Single by Tame Impala

from the album The Slow Rush (Japanese edition and deluxe box set)
- Released: 22 March 2019
- Genre: Psychedelic pop; disco; soft rock; yacht rock;
- Length: 4:53
- Label: Modular
- Songwriter: Kevin Parker
- Producer: Kevin Parker

Tame Impala singles chronology
| "The Less I Know the Better" (2015) | "Patience" (2019) | "Borderline" (2019) |

= Patience (Tame Impala song) =

"Patience" is a song by Australian psychedelic music project Tame Impala. It was released as a single on 22 March 2019 through Modular Recordings. It was written and produced by Kevin Parker, and was his first single since "The Less I Know the Better" in 2015.

At the ARIA Music Awards of 2019, Parker was nominated for Producer of the Year and Engineer of the Year for his work on this track. Complex magazine ranked "Patience" as the 25th-best song of 2019, while Billboard ranked it 64th on their list of the best songs of 2019 and Triple J ranked it 52nd in the Triple J Hottest 100 of 2019.

==Composition==
The track has been characterised as a "psych-disco bop", a "beat-driven, atmospheric soft-rocker", a "yacht rock cruiser", and a "playful, dancey spin on the Perth band's psychedelic pop". According to a press release the song was inspired by 1970s disco and 1990s house.
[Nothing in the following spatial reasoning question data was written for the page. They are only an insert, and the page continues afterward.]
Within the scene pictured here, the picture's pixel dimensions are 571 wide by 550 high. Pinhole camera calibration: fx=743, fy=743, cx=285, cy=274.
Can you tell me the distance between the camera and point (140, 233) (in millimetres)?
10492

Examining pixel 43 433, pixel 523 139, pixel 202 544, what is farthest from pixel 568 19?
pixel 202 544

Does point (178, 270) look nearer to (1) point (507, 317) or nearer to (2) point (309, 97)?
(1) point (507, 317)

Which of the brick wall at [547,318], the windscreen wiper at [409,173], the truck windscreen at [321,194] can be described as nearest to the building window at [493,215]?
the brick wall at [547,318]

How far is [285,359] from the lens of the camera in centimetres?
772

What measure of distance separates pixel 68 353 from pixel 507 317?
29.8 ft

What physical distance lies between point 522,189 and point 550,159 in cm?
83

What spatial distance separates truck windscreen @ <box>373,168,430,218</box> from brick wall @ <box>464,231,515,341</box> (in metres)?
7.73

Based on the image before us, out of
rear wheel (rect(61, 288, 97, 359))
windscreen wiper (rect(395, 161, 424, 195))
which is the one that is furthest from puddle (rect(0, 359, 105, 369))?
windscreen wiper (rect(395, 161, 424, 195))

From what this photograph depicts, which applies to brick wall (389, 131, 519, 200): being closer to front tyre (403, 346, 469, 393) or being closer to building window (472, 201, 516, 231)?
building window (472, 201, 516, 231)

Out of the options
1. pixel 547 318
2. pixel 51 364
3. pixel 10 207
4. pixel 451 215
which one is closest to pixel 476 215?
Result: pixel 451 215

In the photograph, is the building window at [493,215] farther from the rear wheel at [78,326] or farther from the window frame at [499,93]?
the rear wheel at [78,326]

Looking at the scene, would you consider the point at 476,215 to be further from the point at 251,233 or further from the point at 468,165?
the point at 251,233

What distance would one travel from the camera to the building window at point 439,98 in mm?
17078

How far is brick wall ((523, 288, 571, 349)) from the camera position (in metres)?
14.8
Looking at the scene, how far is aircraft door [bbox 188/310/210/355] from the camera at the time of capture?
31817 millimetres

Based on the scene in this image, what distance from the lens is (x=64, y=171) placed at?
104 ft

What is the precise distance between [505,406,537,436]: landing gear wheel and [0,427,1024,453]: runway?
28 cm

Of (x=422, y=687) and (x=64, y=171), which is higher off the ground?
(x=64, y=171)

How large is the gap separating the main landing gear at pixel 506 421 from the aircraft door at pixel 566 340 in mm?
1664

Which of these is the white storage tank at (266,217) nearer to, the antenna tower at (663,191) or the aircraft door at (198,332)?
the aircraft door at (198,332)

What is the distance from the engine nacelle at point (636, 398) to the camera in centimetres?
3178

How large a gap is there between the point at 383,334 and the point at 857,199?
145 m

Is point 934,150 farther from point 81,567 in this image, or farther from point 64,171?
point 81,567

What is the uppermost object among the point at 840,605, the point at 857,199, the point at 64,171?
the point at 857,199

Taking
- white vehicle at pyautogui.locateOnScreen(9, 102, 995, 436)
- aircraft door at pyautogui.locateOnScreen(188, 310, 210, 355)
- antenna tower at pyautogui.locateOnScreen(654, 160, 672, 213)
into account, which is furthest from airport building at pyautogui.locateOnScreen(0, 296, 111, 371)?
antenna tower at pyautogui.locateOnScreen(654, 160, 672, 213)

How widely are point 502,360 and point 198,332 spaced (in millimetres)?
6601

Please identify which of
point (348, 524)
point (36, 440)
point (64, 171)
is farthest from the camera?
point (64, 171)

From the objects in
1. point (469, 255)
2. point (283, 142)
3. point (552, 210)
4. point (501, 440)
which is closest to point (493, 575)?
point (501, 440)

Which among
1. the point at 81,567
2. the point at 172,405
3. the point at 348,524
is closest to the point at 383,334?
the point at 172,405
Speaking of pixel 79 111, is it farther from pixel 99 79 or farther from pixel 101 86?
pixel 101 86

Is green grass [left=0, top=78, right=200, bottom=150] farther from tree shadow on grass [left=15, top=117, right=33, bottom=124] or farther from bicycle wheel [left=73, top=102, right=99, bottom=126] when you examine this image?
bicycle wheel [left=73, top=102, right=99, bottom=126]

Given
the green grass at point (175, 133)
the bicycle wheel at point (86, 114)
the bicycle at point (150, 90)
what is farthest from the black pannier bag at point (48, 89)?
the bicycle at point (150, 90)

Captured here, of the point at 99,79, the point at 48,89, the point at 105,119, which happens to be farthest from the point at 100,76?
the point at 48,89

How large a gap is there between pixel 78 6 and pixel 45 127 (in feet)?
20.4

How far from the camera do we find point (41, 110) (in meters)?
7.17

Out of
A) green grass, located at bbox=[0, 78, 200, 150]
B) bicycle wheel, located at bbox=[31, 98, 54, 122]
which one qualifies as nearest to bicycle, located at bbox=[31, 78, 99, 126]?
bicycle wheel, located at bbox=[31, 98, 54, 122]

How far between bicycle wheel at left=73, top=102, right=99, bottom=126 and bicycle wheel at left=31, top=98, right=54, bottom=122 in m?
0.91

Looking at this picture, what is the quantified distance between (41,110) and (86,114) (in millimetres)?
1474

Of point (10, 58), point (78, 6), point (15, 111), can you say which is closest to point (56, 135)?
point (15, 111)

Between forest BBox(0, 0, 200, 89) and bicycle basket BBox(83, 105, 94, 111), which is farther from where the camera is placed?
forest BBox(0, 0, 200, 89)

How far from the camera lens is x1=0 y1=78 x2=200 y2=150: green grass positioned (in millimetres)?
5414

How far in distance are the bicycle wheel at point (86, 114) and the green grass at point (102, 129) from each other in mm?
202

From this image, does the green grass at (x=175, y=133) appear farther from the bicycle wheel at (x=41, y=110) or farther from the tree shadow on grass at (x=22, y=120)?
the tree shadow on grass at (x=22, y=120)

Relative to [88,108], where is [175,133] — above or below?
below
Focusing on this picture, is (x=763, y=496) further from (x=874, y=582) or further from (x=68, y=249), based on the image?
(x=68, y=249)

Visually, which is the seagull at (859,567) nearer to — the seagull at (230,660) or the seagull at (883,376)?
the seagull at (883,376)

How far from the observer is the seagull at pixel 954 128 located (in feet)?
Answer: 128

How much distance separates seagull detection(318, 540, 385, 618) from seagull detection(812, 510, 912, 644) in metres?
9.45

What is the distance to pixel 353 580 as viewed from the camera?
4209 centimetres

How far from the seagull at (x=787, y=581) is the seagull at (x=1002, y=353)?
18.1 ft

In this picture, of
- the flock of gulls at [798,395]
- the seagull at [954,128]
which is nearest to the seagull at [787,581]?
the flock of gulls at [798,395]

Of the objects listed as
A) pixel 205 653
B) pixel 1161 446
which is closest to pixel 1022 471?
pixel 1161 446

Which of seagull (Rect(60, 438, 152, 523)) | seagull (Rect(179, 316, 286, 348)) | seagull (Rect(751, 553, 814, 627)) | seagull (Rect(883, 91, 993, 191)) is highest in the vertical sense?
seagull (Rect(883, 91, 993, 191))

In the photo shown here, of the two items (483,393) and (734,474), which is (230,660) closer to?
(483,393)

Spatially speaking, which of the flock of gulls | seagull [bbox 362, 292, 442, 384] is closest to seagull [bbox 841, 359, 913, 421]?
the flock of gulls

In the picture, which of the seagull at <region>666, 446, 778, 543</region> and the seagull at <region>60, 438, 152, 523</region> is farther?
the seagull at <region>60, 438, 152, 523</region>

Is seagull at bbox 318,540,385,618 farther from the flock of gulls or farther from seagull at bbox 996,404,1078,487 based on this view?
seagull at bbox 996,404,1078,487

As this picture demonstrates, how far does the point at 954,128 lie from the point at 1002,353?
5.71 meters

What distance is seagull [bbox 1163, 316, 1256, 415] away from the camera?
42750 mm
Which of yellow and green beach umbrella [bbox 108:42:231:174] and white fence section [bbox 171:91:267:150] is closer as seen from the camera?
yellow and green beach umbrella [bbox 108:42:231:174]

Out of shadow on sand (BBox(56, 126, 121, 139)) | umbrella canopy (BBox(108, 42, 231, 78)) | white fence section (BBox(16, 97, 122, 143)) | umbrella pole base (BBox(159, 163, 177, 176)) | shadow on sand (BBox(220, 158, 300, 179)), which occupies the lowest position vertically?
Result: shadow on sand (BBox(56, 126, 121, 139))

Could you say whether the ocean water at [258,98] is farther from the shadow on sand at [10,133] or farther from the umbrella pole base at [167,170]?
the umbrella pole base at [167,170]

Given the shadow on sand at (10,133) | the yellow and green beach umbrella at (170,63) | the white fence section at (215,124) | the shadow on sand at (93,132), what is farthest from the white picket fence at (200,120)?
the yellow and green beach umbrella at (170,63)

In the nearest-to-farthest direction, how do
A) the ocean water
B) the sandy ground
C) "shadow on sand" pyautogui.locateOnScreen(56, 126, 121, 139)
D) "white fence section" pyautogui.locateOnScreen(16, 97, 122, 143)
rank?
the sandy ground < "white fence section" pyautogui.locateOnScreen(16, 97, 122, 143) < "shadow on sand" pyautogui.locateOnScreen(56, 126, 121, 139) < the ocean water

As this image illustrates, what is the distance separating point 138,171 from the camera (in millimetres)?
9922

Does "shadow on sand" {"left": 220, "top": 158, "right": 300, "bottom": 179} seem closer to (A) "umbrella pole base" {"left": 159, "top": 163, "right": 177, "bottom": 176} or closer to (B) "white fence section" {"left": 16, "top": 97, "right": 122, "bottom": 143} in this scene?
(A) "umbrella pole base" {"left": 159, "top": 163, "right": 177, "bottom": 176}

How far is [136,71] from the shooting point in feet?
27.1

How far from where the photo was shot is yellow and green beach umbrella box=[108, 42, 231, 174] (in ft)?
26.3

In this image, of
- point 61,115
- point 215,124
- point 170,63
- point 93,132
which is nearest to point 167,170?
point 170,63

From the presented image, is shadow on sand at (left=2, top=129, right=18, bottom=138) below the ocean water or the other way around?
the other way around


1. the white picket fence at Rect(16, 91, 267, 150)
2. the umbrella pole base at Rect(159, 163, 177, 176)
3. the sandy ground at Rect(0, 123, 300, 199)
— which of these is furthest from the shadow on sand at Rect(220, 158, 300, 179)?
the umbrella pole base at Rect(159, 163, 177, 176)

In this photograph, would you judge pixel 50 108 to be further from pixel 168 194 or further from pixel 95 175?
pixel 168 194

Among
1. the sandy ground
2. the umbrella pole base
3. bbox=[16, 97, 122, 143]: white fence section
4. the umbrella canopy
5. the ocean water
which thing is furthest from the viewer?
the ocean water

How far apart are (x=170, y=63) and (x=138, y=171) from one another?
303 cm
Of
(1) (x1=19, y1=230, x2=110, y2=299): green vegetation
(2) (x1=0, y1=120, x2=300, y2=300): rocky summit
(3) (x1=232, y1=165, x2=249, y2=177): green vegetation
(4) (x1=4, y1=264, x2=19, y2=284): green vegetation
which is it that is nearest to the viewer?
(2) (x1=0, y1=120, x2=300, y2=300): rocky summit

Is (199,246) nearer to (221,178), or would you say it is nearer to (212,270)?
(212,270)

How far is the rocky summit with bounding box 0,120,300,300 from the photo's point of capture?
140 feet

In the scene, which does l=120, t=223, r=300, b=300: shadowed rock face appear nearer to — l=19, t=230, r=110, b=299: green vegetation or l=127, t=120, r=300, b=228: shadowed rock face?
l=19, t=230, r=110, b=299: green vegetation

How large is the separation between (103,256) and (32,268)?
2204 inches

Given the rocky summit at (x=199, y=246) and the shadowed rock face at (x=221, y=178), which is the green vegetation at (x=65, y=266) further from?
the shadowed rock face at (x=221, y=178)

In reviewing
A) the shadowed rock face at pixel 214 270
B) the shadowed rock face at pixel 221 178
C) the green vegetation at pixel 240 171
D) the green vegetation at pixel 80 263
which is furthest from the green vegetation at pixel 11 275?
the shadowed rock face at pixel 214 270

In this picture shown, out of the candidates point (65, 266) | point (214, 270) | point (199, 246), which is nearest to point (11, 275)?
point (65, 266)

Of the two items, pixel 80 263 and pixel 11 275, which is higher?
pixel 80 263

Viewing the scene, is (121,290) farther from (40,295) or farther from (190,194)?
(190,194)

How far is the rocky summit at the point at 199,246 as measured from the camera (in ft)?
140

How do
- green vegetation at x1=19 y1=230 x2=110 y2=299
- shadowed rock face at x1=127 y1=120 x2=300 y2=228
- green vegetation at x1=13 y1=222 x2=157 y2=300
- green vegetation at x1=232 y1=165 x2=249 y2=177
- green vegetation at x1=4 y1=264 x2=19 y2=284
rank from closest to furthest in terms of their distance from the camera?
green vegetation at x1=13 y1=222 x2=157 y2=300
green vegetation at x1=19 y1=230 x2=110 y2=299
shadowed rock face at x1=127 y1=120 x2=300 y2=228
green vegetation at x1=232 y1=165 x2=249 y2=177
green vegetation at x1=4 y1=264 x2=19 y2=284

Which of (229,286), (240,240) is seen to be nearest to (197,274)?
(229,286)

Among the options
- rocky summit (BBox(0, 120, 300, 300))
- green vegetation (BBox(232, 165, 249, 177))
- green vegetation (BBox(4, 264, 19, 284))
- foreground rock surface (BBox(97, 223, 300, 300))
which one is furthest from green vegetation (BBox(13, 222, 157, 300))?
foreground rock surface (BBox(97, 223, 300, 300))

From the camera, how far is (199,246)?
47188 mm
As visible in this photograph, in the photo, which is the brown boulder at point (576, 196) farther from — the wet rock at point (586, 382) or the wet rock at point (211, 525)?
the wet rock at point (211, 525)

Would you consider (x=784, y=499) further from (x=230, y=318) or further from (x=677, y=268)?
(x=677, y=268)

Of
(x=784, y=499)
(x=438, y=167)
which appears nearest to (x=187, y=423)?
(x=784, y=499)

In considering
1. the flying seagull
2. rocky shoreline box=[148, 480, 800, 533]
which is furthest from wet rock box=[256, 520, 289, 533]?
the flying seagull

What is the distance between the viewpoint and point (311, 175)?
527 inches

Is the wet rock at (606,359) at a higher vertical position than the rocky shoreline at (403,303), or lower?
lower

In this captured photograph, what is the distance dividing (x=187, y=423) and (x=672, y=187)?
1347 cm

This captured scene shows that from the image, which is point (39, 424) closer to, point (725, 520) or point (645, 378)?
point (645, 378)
Rolling Stone described the song as Parker singing "airily over a bright, colorful groove".

==Promotion==
Kevin Parker announced the release on 22 March 2019, saying on Instagram that a new song would be released in "one hour".

==Personnel==
- Kevin Parker – vocals, instrumentation, production, mixing, engineering
- Dave Cooley – mastering

==Charts==

===Weekly charts===

| Chart (2019) | Peak position |
|---|---|
| Australia (ARIA) | 63 |
| Belgium (Ultratip Bubbling Under Flanders) | 3 |
| Belgium (Ultratip Bubbling Under Wallonia) | 36 |
| Ireland (IRMA) | 68 |
| Lithuania (AGATA) | 48 |
| New Zealand Hot Singles (RMNZ) | 9 |
| Scotland Singles (OCC) | 90 |
| UK Singles (OCC) | 79 |
| UK Rock & Metal (OCC) | 4 |
| US Adult Alternative Airplay (Billboard) | 11 |
| US Rock & Alternative Airplay (Billboard) | 45 |
| US Hot Rock & Alternative Songs (Billboard) | 10 |

===Year-end charts===

| Chart (2019) | Position |
|---|---|
| US Adult Alternative Songs (Billboard) | 42 |
| US Hot Rock Songs (Billboard) | 75 |

==Certifications==

| Region | Certification | Certified units/sales |
| Australia (ARIA) | Gold | 35,000^{‡} |
^{‡} Sales+streaming figures based on certification alone.